* _DEINE AUFGABE_
Gib die Stelle aus dem Text zur Analyse von „Doch leider ist“ bis einschließlich „nicht trauen kann?“ wieder und tausche dabei „Virologin“ gegen „Epidemiologin“ aus.

Doch leider ist es nicht immer so einfach. In der Corona-Pandemie werden uns fast täglich neue Expertenmeinungen präsentiert, die einander manchmal widersprechen. Soll man ein Gebiet mit hoher Zahl von Neuinfektionen abriegeln? Die Virologin sagt ja, die Politologin ist dagegen. Was sollen wir jetzt glauben? Ist das nicht ein Beweis dafür, dass man der Wissenschaft nicht trauen kann?
Noch verwirrender wird die Sache, wenn Experten Thesen verbreiten, die im Widerspruch zu allgemein akzeptierten wissenschaftlichen Erkenntnissen stehen: Ein Physikprofessor behauptet, das Coronavirus käme aus dem Labor. Ein pensionierter Mikrobiologieprofessor hält Impfungen für gefährlich. Ist das nicht unwissenschaftlich? Aber es kommt doch von Wissenschaftlern!
Experten in einer Doppelrolle
Das Komplizierte daran ist: Wissenschaftler nehmen in der Öffentlichkeit eine Doppelrolle ein. Erstens treten sie als Person auf, mit einer persönlichen Meinung. Im besten Fall handelt es sich um eine besonders wohlüberlegte und daher besonders verlässliche Meinung, aber es ist immer noch bloß die Meinung einer bestimmten Person. Zweitens treten Wissenschaftler aber auch als Repräsentanten ihrer Fachdisziplin auf. Sie sollen uns erklären, über welche Fakten in der Fachwelt Einigkeit besteht. Und in dieser zweiten Rolle haben sie viel mehr Vertrauen verdient als in der ersten.

* _DATENTEIL_
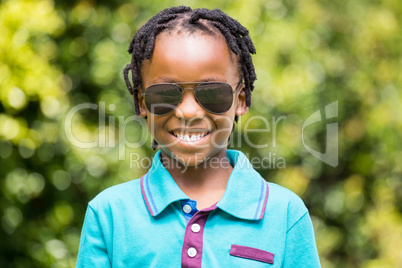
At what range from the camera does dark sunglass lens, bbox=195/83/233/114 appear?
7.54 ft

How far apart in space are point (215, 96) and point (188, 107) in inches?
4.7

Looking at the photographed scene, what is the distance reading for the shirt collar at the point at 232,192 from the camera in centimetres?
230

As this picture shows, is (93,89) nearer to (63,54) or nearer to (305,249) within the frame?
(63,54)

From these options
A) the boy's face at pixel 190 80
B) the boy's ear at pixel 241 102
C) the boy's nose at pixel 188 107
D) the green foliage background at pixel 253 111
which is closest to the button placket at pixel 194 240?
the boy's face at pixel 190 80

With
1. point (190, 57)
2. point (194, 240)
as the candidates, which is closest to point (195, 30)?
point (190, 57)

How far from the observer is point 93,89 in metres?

...

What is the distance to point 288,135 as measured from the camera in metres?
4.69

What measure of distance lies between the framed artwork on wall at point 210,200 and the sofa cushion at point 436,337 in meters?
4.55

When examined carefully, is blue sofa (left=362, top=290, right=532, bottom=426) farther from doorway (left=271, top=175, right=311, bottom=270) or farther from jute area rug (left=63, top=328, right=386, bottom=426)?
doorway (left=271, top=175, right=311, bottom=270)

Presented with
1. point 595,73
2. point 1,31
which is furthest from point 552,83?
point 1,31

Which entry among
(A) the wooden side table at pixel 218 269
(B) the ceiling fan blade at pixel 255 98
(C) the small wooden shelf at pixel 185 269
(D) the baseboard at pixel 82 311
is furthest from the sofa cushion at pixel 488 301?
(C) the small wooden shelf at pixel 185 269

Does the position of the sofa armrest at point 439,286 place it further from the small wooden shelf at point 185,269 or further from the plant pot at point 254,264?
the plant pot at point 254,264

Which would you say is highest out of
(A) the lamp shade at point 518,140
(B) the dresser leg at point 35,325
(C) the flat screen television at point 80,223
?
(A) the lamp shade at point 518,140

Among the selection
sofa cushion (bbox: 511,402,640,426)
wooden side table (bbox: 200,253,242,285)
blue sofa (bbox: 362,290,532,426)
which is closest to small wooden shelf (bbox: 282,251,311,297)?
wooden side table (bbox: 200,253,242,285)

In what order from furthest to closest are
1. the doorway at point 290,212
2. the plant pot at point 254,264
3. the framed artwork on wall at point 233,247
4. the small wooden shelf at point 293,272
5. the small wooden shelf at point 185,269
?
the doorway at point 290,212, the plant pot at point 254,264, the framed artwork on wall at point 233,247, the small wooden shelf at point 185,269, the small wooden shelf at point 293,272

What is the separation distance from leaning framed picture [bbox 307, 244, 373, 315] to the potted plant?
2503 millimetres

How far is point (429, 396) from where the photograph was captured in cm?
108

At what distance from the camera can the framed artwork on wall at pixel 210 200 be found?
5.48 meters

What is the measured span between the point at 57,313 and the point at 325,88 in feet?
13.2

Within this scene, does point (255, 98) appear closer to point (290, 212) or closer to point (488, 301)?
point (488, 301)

* _GELÖSTE AUFGABE_
Doch leider ist es nicht immer so einfach. In der Corona-Pandemie werden uns fast täglich neue Expertenmeinungen präsentiert, die einander manchmal widersprechen. Soll man ein Gebiet mit hoher Zahl von Neuinfektionen abriegeln? Die Epidemiologin sagt ja, die Politologin ist dagegen. Was sollen wir jetzt glauben? Ist das nicht ein Beweis dafür, dass man der Wissenschaft nicht trauen kann?